Direction
Copy out every line of the items below that contains the word "photograph".

Given records
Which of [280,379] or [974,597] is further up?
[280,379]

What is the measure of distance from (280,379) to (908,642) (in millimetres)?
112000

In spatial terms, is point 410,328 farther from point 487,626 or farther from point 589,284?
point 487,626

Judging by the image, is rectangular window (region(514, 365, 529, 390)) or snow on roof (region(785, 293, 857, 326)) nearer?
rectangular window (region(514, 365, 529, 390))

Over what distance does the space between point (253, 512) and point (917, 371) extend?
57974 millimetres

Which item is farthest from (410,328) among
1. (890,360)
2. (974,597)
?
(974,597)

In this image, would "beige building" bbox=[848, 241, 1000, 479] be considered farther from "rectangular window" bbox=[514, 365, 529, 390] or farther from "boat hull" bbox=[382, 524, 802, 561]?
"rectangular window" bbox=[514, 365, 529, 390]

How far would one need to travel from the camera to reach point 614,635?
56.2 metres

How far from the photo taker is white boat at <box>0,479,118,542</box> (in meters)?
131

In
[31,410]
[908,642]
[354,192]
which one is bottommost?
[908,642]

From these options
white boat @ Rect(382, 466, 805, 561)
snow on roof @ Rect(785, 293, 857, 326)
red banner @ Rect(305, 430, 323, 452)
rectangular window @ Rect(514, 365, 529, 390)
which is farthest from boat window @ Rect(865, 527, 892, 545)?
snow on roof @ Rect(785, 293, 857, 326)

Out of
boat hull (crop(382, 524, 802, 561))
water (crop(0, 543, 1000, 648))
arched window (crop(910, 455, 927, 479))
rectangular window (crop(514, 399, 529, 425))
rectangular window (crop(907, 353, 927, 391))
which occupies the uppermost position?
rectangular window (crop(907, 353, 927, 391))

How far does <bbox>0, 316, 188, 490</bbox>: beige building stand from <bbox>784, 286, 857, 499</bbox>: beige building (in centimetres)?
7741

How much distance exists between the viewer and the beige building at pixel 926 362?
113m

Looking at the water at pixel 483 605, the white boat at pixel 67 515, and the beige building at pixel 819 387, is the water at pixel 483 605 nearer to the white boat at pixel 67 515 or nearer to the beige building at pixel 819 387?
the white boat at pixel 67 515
---
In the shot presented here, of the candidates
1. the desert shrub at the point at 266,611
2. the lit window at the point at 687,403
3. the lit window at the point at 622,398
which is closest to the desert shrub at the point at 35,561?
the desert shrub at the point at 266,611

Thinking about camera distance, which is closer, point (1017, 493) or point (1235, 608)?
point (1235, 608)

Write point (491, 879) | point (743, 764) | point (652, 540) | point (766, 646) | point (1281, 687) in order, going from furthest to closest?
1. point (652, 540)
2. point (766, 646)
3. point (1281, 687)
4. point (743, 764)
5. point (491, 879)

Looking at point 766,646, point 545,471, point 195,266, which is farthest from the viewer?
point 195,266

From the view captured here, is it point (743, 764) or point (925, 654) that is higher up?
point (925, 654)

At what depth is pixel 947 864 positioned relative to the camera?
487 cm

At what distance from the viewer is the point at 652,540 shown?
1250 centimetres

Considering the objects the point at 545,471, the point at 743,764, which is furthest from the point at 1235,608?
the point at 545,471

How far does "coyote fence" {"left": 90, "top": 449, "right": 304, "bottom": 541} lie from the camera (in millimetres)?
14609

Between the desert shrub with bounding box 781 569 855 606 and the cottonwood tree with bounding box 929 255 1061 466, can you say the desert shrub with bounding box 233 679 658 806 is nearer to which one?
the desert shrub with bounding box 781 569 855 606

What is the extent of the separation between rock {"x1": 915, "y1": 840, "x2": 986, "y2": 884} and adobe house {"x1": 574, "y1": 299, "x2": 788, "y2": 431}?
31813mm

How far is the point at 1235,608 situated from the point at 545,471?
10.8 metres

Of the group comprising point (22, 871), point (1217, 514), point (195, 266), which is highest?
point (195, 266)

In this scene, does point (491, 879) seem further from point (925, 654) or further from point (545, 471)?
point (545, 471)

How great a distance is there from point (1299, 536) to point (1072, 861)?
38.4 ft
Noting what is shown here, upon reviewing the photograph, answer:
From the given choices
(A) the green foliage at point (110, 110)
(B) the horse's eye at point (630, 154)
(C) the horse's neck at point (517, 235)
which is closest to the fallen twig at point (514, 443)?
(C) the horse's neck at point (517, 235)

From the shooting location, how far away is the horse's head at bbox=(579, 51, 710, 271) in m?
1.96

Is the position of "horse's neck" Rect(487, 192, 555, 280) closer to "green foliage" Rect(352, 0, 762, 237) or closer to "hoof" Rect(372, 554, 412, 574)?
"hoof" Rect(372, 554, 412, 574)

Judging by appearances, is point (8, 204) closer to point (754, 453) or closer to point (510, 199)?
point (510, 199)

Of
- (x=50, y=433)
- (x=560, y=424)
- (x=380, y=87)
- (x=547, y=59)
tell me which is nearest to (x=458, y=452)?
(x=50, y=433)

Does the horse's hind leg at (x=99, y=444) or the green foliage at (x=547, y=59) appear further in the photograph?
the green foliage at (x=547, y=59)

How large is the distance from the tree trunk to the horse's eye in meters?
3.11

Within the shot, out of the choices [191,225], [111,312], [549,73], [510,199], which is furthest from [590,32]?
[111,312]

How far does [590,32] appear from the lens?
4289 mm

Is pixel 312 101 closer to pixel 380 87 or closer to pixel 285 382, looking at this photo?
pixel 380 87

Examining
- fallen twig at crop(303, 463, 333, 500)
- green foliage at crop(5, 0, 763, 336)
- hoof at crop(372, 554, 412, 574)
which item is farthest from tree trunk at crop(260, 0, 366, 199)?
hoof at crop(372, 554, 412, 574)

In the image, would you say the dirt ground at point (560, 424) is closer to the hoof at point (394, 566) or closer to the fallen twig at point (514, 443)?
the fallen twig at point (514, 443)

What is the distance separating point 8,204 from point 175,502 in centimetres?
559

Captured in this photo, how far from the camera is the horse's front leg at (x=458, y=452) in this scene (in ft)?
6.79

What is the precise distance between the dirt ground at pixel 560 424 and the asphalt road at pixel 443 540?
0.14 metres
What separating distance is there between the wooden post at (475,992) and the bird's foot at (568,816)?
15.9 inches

Result
Noting what is shown here, upon reviewing the photograph, answer:
Does the horse's hind leg at (x=99, y=444) or the green foliage at (x=547, y=59) appear further in the photograph?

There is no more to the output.